Just a little tid bit I posted in the stoner moments thread..true life
This DoobieDuck was fixin the bathroom sink...not stoned. Laying on my back, wedged within the sink cabinet, arms out stretched many inches further than they are capable of...I began to carefully remove the sink trap from under the sink...armed with giant tools of terror, huge pipe wrenches, a sawsall..some channel lock pliers...I turned and twisted, wrenched and wristed, pulled and cussed, yanked and wd 40 misstid...and finally...movement..the piece was free. Just part one...now.. being the trap is full of gunk, water, hair, and who knows what...I tried very hard to keep it level as to not spill any of this excrement and get it out to the world it hasn't seen in, I think, centuries. Plus I had just cleaned the entire area that it was leaking on to a spotless condition. Moving it very slowly...precisely balanced, from under the cabinet, I moved it like it was an 5000 year old antique porcelain vase with the original wine still in it....so far with the utmost precision of a skilled plummer..a brain surgeon. Up in the air I hoisted it as I leaned my body forward at the same time...like some sort of new Yoga pose. Not a drop has dripped from within the vessel!
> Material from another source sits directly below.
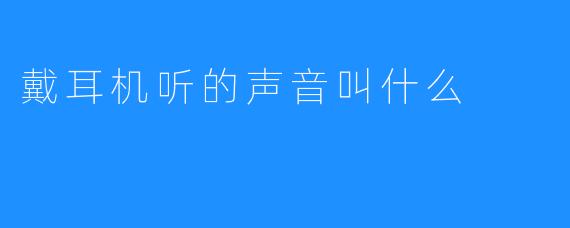 戴耳机听的声音叫什么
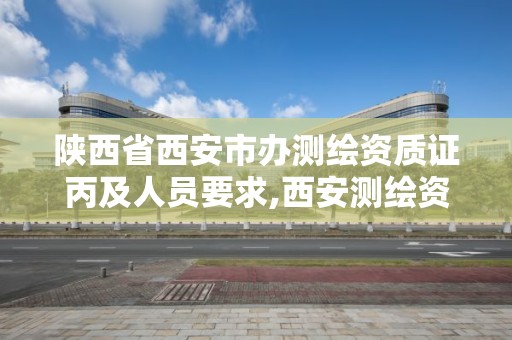 陕西省西安市办测绘资质证丙及人员要求,西安测绘资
I then hovered it over the sink for a split second...you know..like the Jetsons flying saucers did effortlessly.. but this was, for this disabled duck, a gut wrenching, bending, and twisting of my body into positions even my doctor advises against. Then in one swift, precise, coreo-graphed motion..I dumped the entire contents down the drain...one problem suddenly arose....I had just removed that device from the drain thus...the entire contents of the trap then rushed from the sink, out the pipe, in my face...on the floor...needless to say, all over my wife’s goodies I had so nicely and previously cleaned and stacked there. I don't think I would have ever made this error stoned...but who's to say...I have no more to say.....DD

I somehow had a feeling how that story was going to end, hope you were able to get the gunk cleaned up without the wifey getting too upset with you. Had you been stoned at least you could have laughed at yourself after you did it (been there, done similar things.) Used to work with a guy that absolutely could not function unless he was stoned. I talked to him one day about running the saws as stoned as he was, so he showed up straight the next morning...at lunch time I gave him a joint and told him to go smoke it as he worked a helluva lot safer stoned, lol.